Without being together in an office, we have learned to trust that everyone will get their work done and achieve goals they have set for themselves.
This turned into a numbers game that no one wanted to play. Screen time, active status, ambiguous productivity scores generated from tech stacks were all used to track an employee’s progress. It carried a negative connotation and implied a lack of trust between leadership and their team.
Once companies begin returning to the office, we’ll likely see less of these software used and better alignment and transparency between teams again.
What are your productivity hacks for 2021?
- Redirect discomfort into productivity: If there’s one thing we’ve learned in the past year, it’s that uncertainty brings a whole lot of discomfort. After all, few people are comfortable with change. Planning cycles have shortened, and this invisible pressure caused leaders and their teams to learn and adapt more quickly. Savvy leaders used this opportunity to redefine outcomes and focus on what they can control in the near term. They’ve learned to redirect this energy to strengthen the best parts of the team and challenge previous norms. This will no doubt be useful as everyone figures out how to navigate a hybrid workplace model.

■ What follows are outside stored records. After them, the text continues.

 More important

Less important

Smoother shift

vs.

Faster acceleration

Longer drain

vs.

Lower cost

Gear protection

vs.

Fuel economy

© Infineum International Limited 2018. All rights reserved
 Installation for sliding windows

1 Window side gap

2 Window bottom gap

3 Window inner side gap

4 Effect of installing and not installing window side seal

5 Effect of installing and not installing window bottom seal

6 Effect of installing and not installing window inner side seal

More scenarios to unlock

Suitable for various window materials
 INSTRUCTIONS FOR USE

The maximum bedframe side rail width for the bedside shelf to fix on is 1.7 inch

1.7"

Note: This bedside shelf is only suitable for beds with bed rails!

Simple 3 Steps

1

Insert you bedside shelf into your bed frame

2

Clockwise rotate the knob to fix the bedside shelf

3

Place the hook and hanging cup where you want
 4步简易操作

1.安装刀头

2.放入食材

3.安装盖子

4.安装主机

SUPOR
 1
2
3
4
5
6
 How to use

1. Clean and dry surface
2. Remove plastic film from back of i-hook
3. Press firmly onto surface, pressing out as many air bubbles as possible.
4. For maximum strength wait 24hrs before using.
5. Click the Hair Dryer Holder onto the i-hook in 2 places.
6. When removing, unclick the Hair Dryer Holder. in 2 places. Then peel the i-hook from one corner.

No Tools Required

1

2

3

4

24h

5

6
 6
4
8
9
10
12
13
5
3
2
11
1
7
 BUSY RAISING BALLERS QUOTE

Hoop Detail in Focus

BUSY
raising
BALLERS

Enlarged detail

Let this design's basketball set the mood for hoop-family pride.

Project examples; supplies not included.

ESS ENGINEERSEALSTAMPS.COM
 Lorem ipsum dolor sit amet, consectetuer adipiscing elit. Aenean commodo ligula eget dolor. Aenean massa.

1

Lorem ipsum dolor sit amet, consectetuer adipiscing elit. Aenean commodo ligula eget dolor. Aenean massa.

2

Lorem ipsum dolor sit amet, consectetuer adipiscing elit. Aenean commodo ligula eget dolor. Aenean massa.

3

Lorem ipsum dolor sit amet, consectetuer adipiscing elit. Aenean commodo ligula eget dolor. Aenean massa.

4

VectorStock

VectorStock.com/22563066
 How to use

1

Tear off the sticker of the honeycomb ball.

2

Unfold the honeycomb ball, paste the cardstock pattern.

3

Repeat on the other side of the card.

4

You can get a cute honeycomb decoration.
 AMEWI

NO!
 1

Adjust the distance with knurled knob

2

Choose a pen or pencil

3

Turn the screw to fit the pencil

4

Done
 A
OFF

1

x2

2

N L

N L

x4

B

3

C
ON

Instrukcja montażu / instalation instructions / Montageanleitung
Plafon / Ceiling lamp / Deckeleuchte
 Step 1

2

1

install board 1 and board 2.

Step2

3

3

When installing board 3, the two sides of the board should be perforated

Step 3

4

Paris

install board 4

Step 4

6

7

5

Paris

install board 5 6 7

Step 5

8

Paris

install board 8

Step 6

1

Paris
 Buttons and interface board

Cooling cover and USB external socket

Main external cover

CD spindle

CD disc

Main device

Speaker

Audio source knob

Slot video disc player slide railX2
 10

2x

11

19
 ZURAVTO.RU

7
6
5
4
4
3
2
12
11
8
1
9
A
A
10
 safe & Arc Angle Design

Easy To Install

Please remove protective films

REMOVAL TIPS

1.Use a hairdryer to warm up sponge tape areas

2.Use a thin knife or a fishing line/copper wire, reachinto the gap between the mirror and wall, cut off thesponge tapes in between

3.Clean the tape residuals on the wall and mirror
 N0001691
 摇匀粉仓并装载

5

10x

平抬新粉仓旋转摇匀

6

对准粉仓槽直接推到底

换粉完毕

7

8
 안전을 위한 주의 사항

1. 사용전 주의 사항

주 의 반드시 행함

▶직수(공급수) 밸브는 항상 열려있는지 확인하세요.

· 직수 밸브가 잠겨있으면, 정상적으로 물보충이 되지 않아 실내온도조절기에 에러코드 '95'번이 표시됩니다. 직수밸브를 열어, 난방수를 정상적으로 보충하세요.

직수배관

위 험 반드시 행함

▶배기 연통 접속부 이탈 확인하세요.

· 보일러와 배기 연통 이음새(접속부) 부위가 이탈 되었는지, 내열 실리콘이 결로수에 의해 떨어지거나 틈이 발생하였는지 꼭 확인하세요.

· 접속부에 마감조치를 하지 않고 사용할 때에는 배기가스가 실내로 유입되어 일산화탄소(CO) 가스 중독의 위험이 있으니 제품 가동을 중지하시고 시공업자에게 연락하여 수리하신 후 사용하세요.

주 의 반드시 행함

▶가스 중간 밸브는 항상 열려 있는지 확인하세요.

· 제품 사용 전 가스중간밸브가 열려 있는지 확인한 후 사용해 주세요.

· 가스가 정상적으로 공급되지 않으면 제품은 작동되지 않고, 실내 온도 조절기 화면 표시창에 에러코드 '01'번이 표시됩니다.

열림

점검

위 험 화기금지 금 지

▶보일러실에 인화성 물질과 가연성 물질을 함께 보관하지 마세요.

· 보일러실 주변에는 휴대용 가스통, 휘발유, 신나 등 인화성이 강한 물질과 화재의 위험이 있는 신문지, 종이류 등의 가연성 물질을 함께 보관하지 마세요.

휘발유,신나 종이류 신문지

- Get rid of 'toxic tasks' first: Toxic tasks are ones that take up mental bandwidth but could be accomplished in a relatively short period of time. We’re talking about the ones that everyone dreads working on, and usually ends up procrastinating and pushing it off until the last possible second. If those tasks are knocked out first, people spend less time agonising over it and more time on things we actually want to do.
- Know your goals: Set goals that play to your strengths and partner with teams and people who can help you acquire goals you know are harder to achieve alone. Teams should also be differentiating between committed goals (goals that will be achieved) and aspirational goals (goals with no clear path and can roll over year after year).